Wie lange dauert das Laden eines Wiederherstellungspunkts?

Die Dauer hängt vom Umfang der Änderungen und der Geschwindigkeit Ihres Systems ab. In der Regel dauert der Vorgang 5 bis 20 Minuten. Während dieser Zeit startet Windows 11 neu und Sie sollten den PC keinesfalls ausschalten.

Warum werden keine Wiederherstellungspunkte angezeigt?

Dies geschieht, wenn der Systemschutz für Laufwerk C: deaktiviert ist oder war. Außerdem können Wiederherstellungspunkte fehlen, wenn der zugewiesene Speicherplatz zu gering ist und ältere Punkte automatisch überschrieben wurden. Prüfen Sie deshalb unter sysdm.cpl → Systemschutz, ob der Schutz aktiv ist.

Kann ich einen Wiederherstellungspunkt nach dem Laden rückgängig machen?

Ja. Windows 11 erstellt vor jeder Systemwiederherstellung automatisch einen neuen Wiederherstellungspunkt.
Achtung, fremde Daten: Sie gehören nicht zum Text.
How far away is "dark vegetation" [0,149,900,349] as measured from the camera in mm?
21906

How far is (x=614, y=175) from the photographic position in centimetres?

Deshalb können Sie nach einer Wiederherstellung erneut die Systemwiederherstellung starten und zur Version vor der Wiederherstellung zurückkehren.

Kann ich Wiederherstellungspunkte auf eine externe Festplatte übertragen?

Nein, das ist direkt nicht möglich. Wiederherstellungspunkte sind an das jeweilige Laufwerk und das Windows-System gebunden. Für externe Sicherungen sollten Sie stattdessen ein vollständiges Systemabbild mit Macrium Reflect oder dem integrierten Windows-Backup-Tool erstellen.

Funktioniert die Systemwiederherstellung auch bei Windows 11 Home?

Ja. Die Systemwiederherstellungsfunktion ist in allen Windows-11-Editionen verfügbar – also in Home, Pro, Education und Enterprise. Der Systemschutz muss jedoch in jeder Edition manuell aktiviert werden, falls er nicht standardmäßig eingeschaltet ist.

Warum schlägt die Systemwiederherstellung fehl?

Mögliche Ursachen sind beschädigte Systemdateien, ein Antivirenprogramm, das den Prozess blockiert, oder ein unvollständiger Wiederherstellungspunkt. Deshalb empfiehlt es sich, die Wiederherstellung im abgesicherten Modus durchzuführen und anschließend sfc /scannow auszuführen.

Wie oft sollte ich manuell einen Wiederherstellungspunkt erstellen?

Grundsätzlich empfiehlt sich das Erstellen eines Wiederherstellungspunkts vor jeder wesentlichen Systemänderung – also vor Treiberupdates, der Installation neuer Software oder Windows-Updates. Darüber hinaus ist ein wöchentlicher manueller Punkt sinnvoll, wenn Sie Ihren PC intensiv nutzen.

Gibt es einen Unterschied zwischen „Systemwiederherstellung“ und „Windows zurücksetzen“?

Ja, ein wesentlicher. Die Systemwiederherstellung stellt nur Systemdateien und Einstellungen zu einem früheren Zeitpunkt wieder her – Ihre Daten bleiben unangetastet. Das Zurücksetzen von Windows hingegen ist eine umfangreichere Maßnahme, die Windows 11 neu installiert und je nach Einstellung alle Programme und Einstellungen entfernt.

Werden Vireninfektionen durch einen Wiederherstellungspunkt entfernt?

Nicht zwingend. Einige Schadprogramme infizieren Systemdateien so tief, dass sie auch nach einer Systemwiederherstellung aktiv bleiben. Zudem können Viren selbst in Wiederherstellungspunkten gespeichert sein. Deshalb sollten Sie zusätzlich einen vollständigen Scan mit Microsoft Defender oder einer spezialisierten Antivirensoftware wie Malwarebytes durchführen.

Fazit

Das Laden eines Wiederherstellungspunkts in Windows 11 ist eine schnelle und sichere Methode, um Systemprobleme zu beheben. Ob über die Systemsteuerung, den abgesicherten Modus oder die Wiederherstellungsumgebung – es gibt für jeden Fall die passende Lösung.

Aktivieren Sie deshalb den Systemschutz dauerhaft und erstellen Sie regelmäßig manuelle Wiederherstellungspunkte. Ergänzend empfiehlt sich ein vollständiges Backup mit Macrium Reflect, damit Sie im Notfall umfassend abgesichert sind.